## The data
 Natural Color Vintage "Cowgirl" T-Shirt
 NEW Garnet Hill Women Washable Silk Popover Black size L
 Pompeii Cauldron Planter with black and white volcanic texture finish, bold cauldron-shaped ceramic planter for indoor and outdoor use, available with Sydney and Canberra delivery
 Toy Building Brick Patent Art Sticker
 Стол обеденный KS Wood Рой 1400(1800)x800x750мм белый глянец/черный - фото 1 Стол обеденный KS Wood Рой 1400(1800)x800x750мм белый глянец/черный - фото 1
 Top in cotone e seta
...
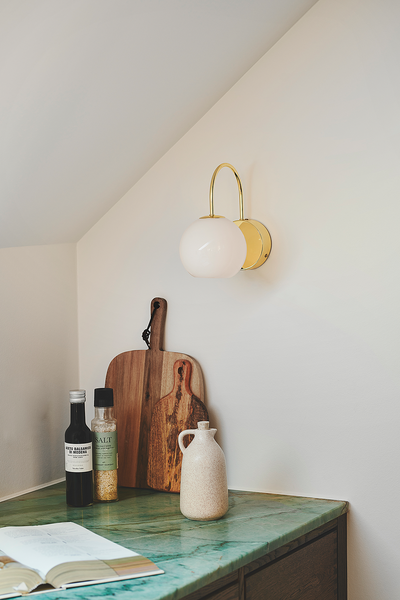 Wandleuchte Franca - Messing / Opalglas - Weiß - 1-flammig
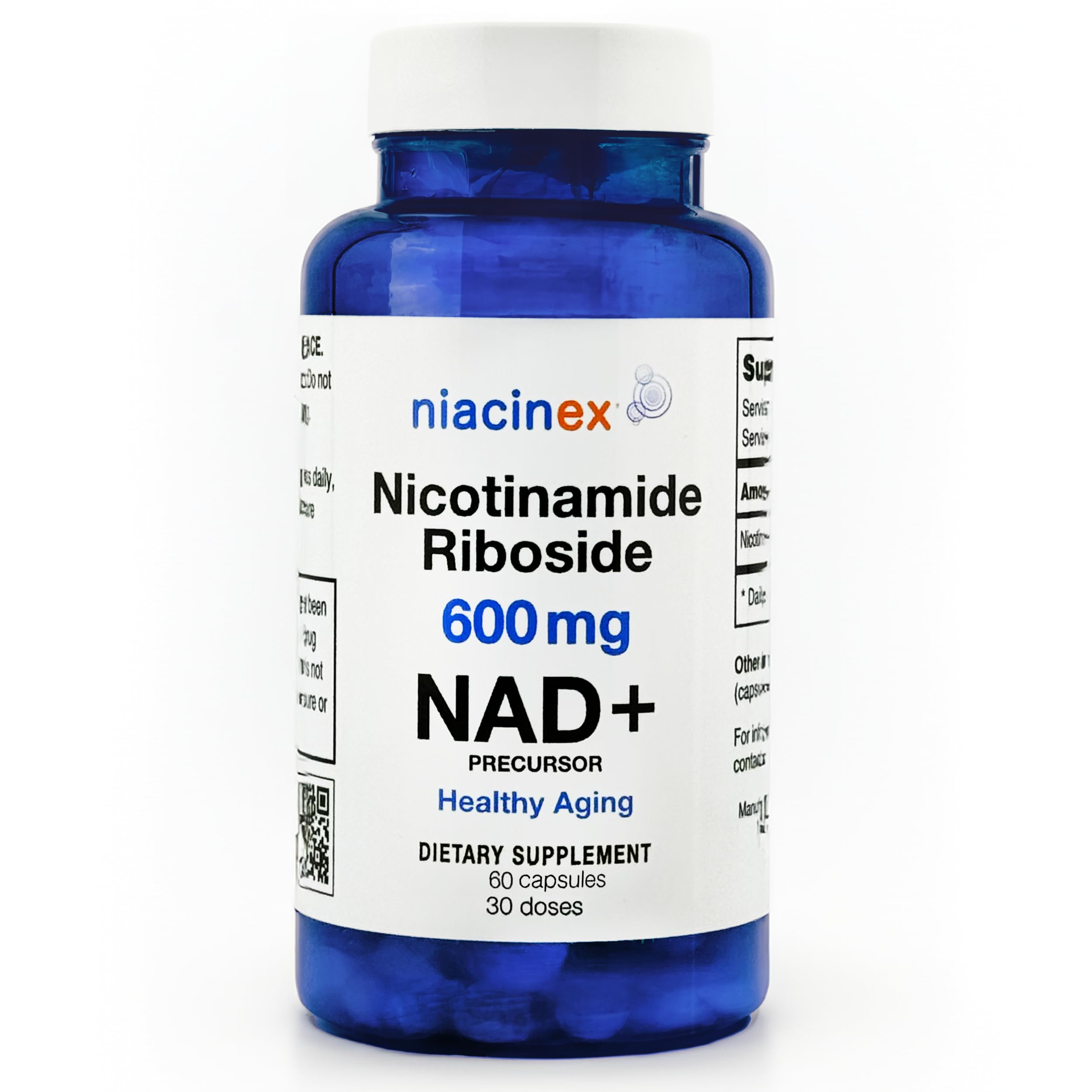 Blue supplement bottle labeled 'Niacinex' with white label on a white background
==
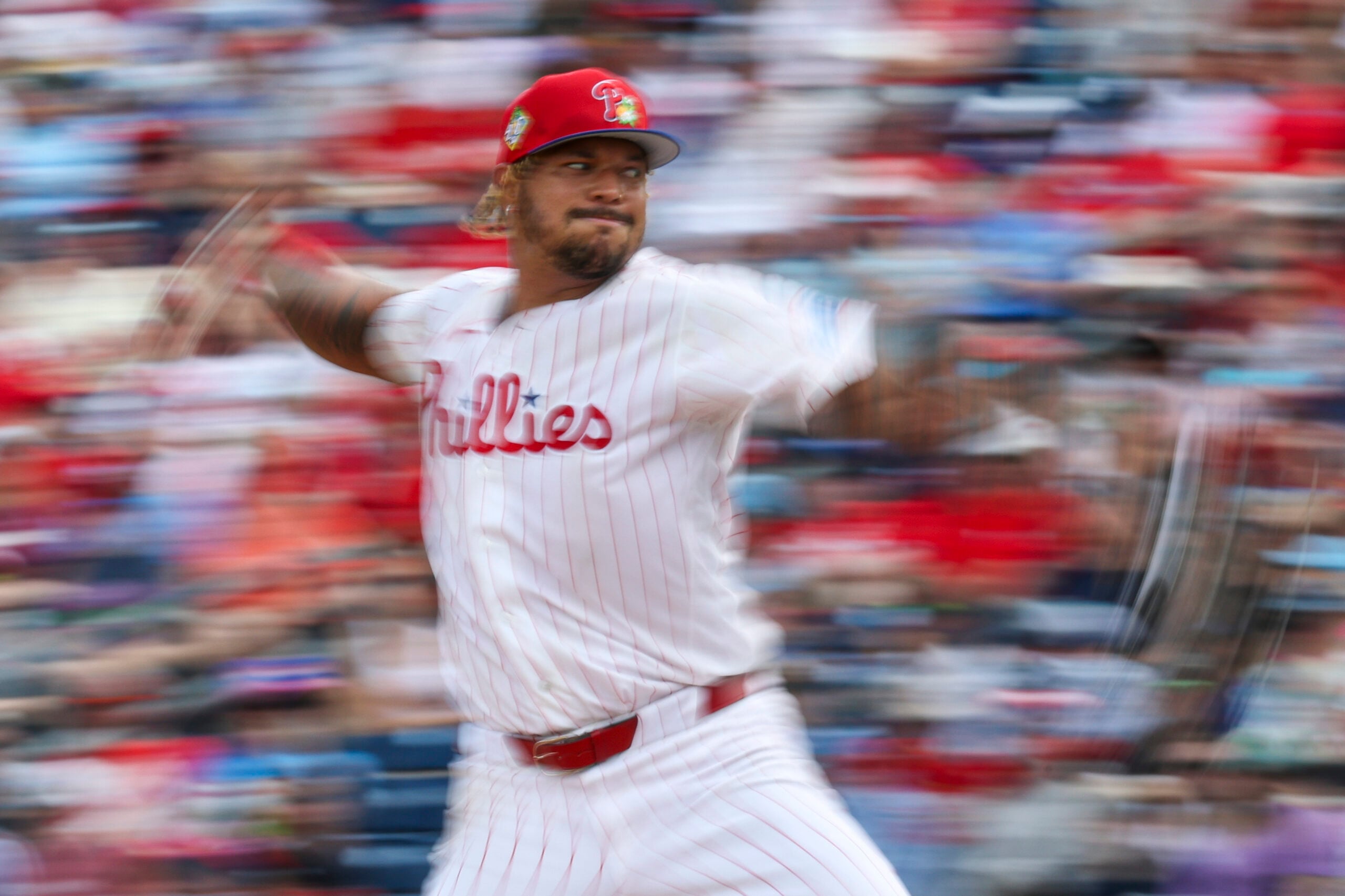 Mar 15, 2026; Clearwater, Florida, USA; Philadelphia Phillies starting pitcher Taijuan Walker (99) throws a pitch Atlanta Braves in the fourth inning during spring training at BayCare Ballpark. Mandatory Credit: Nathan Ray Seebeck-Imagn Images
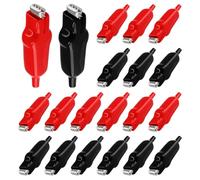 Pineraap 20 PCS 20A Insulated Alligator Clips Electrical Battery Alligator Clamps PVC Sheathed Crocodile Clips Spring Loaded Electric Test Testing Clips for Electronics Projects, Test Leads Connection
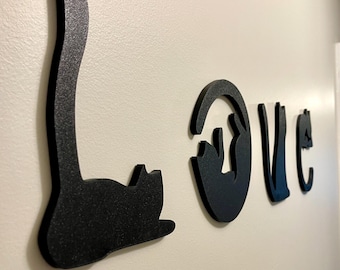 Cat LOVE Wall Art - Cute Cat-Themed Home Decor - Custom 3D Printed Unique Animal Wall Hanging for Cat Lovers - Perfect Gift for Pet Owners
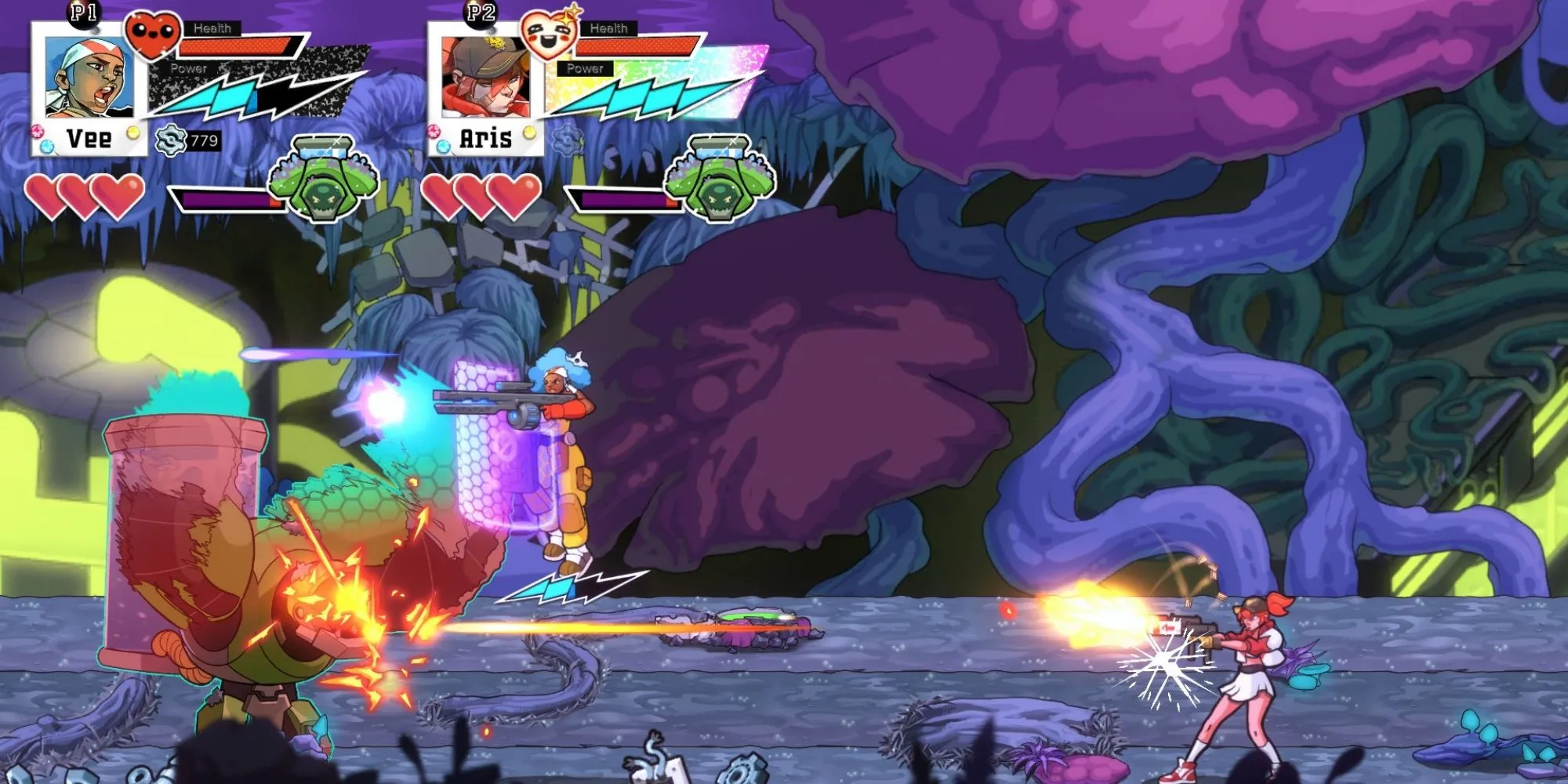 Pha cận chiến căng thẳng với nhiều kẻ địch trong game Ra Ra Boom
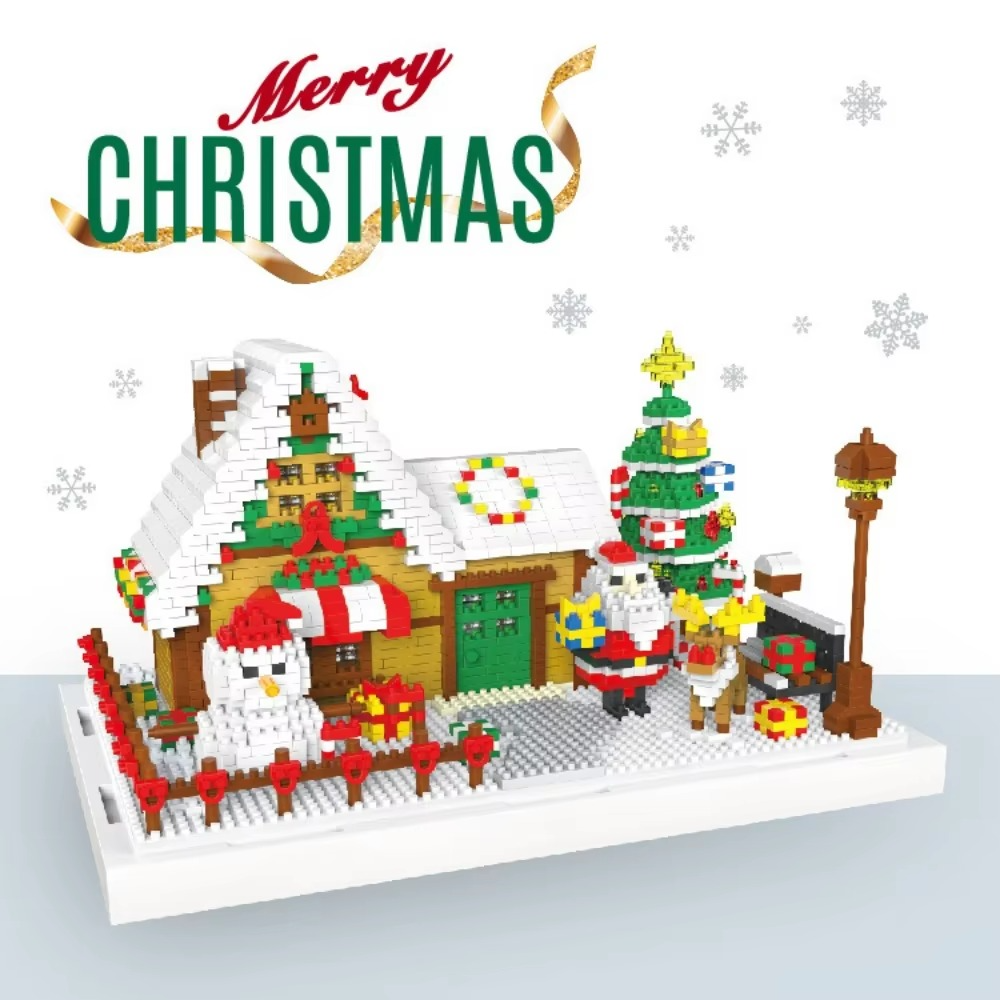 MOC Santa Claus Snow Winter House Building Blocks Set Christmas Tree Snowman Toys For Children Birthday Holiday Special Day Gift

## Aim of the exercise
Could you repeat exactly the lines above from the line with "Natural Color Vintage" up to and including the line with "Pompeii Cauldron Planter", and only those?

## Solution for this task
 Natural Color Vintage "Cowgirl" T-Shirt
 NEW Garnet Hill Women Washable Silk Popover Black size L
 Pompeii Cauldron Planter with black and white volcanic texture finish, bold cauldron-shaped ceramic planter for indoor and outdoor use, available with Sydney and Canberra delivery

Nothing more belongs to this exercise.